Caetano Veloso se encontrou com Paulo Vanzolini na esquina das Avenidas Ipiranga e São João. São Paulo é uma cidade que provoca os mais diversos sentimentos nas pessoas: amor, ódio, medo, estranhamento, ansiedade etc. O paulistano Paulo Vanzolini, doutor em zoologia e compositor ocasional, era um saudosista e lembrava-se da cidade antes de ela se tornar o gigante atual: “A lembrança que eu tenho de São Paulo é de uma paz completa. Era uma cidade meio caipira, mas uma cidade muito mansa, muito pacífica, muito cordial”. Essa São Paulo, que não existe mais, foi tema de algumas canções do dr. Vanzolini, um cientista chegado à boemia e apaixonado por música.
O samba-canção “Ronda”, sua composição mais conhecida, é datada de 1945. Inezita Barroso a gravou, por falta de opção, no lado B do compacto “Marvada Pinga” em 1953. A princípio, a música ficou restrita ao universo boêmio de São Paulo frequentado por Vanzolini. Só passou a ser, gradativamente, conhecida do grande público no final dos anos 60, quando foi regravada por vários artistas da MPB. A consagração definitiva veio em 1977, com o registro da cantora paulistana, Márcia.

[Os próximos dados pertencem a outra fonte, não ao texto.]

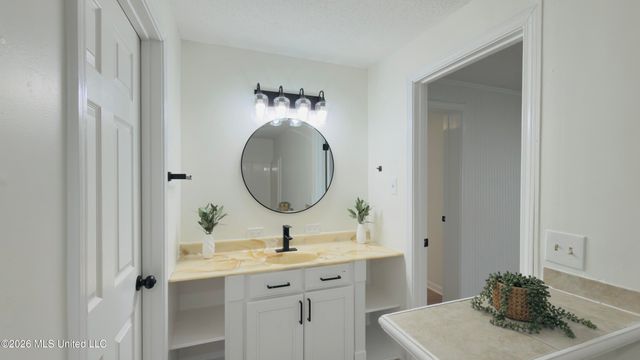 1256 Haywood Drive, Southaven, MS 38671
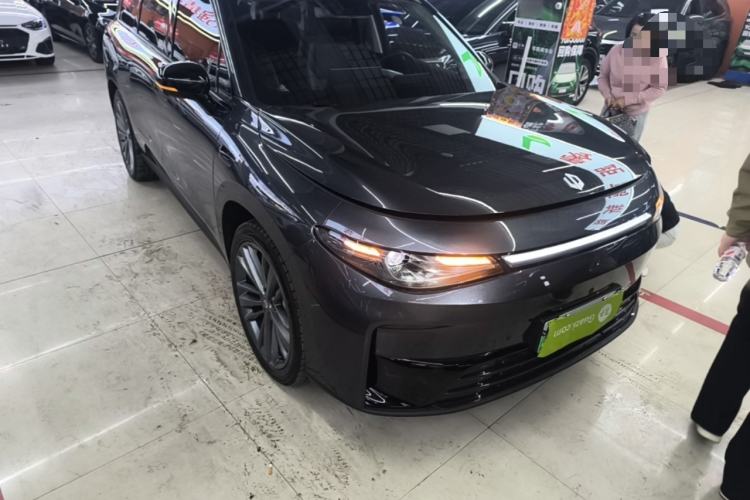 Used Leapmotor C16 2024 Range-Extended 200 Luxury Edition Front Right 45 Deg
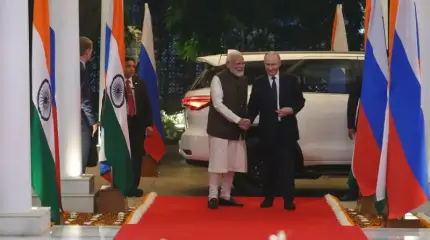 Bloomberg: Путин и Моди демонстративно троллят Трампа, чтобы разозлить его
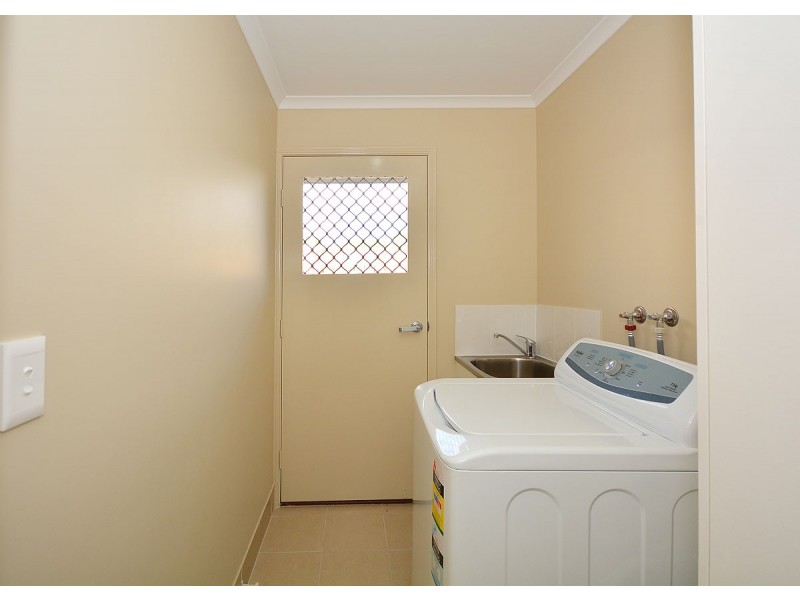 19 Lakes Boulevard, Burrum Heads QLD 4659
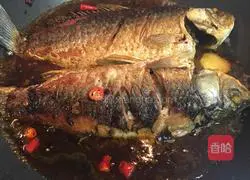 Braised crucian carp recipe 11
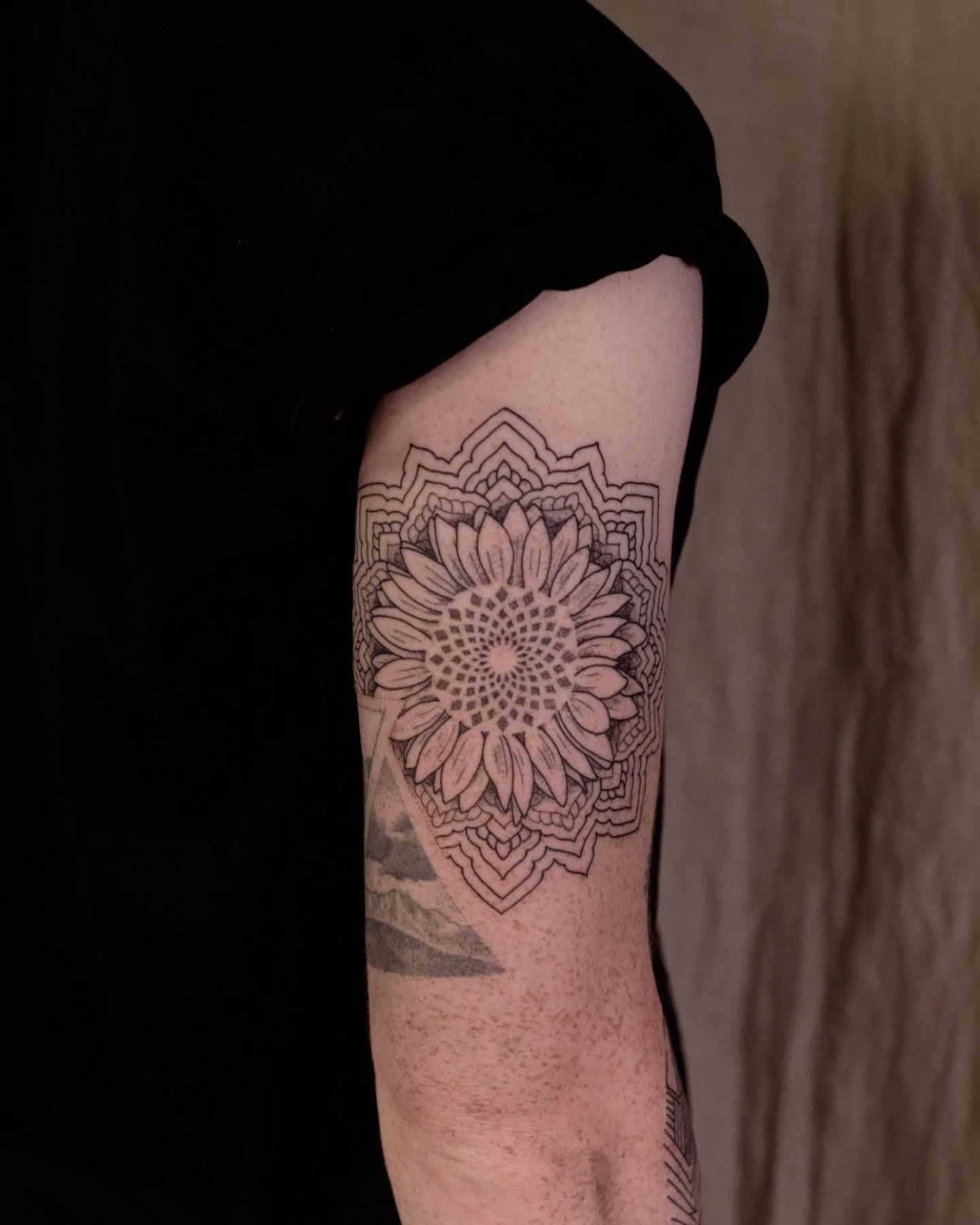 Sonnenblume und Mandala kombiniert 🌞
Termine für Ende Mai und Juni gibts via E-Mail! Alle Infos findet ihr in meinem letzten angepinnten Post! Ich freu mich auf all euere Ideen, auch wenn sie komplett ausgefallen oder anders sind! 🥳
#salzburg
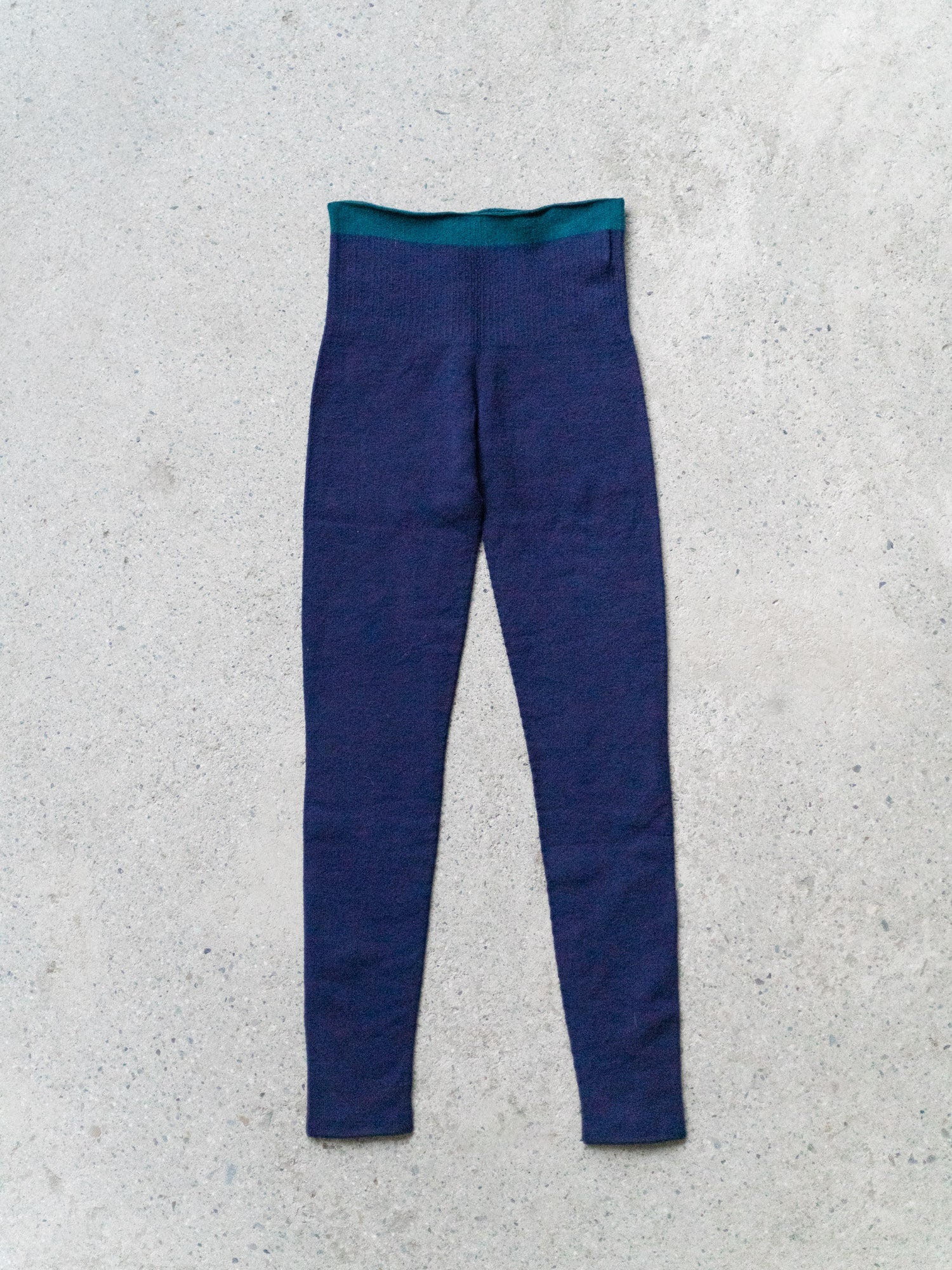 http://itsumo.ca/cdn/shop/files/homspun-thick-cotton-leggings-blue-1.jpg?v=1706851513&width=2048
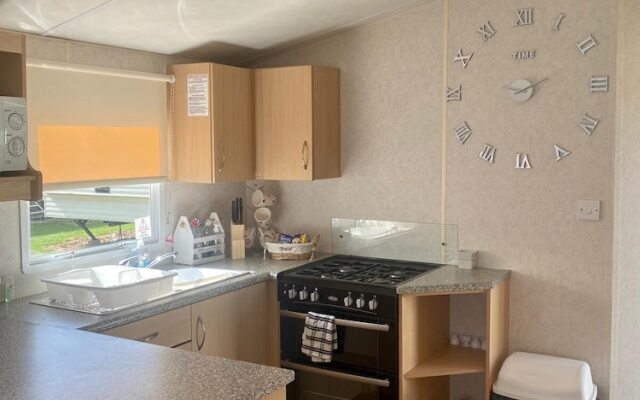 Stunning 2-Bed Sleeps 6 Caravan in Felixstow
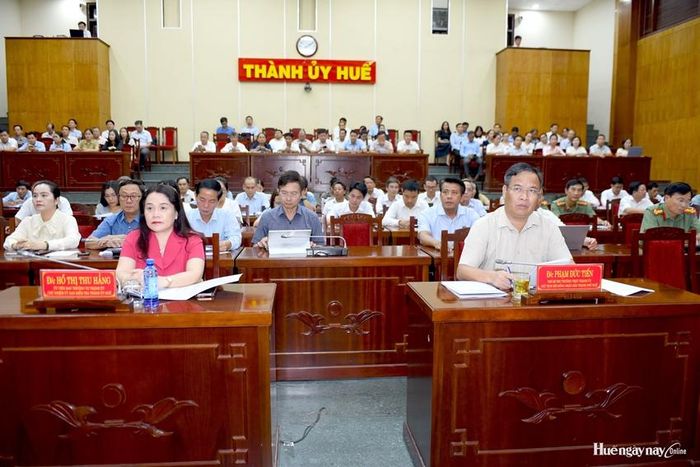 Các đại biểu tham dự hội nghị. 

A canção narra a busca de uma mulher ciumenta por seu homem em uma jornada noturna diária pelos bares do centro de São Paulo. O que parece ser apenas uma busca do amor perdido passa por uma reviravolta ao final da música, quando descobrimos que ela procurava seu amante para matá-lo:
E nesse dia então
Vai dar na primeira edição
Cena de sangue num bar da
Avenida São João.
Para o baiano Caetano Veloso, a cidade de São Paulo é um misto de encantamento e estranhamento, e ele relata esse seu sentimento dúbio em seu samba-canção “Sampa”, gravado em 1978. O intuito de Caetano era fazer uma homenagem à cidade onde ele morou — junto a outros tropicalistas, até dezembro de 1968, quando foi preso pela ditadura e obrigado a se exilar em Londres — e homenagear a música “Ronda” de Paulo Vanzolini. É possível ver a semelhança melódica entre as duas canções. E isso fica claro logo no início da música de Caetano:
Alguma coisa acontece
no meu coração
Que só cruza a Ipiranga
e a Avenida São João.
A partir desses versos iniciais, Caetano desenvolve uma lista que poderia ser “o melhor e o pior de São Paulo” na sua visão. Nesse processo, ele cita outros artistas ligados à cidade: Rita Lee, os Mutantes, Haroldo e Augusto de Campos, José Celso Martinez e os Novos Baianos.
Apesar da homenagem declarada por Caetano, Paulo Vanzolini não ficou muito satisfeito com “Sampa” e chegou a afirmar que a quantidade de compassos que o baiano “copiou” já configurava plágio. A bronca de Vanzolini se estendeu à irmã de Caetano, Maria Bethânia, que também havia gravado uma versão de sua “Ronda” em 1978. Versão esta que o paulistano disse ter detestado. Apesar das ameaças, talvez fosse só pilhéria, Paulo Vanzolini nunca chegou a processar Caetano Veloso pelo suposto plágio, porque considerava sua composição, “Ronda”, uma obra “menor”. Sorte nossa, pois assim temos duas obras-primas do cancioneiro nacional com a cidade de São Paulo como tema.
Não há registro de que Paulo Vanzolini, falecido em 2013, e Caetano Veloso tenham chegado a se encontrar na esquina das Avenidas Ipiranga e São João. Seria bom pensar que os dois se abraçaram e se sentaram para papear em algum bar da região.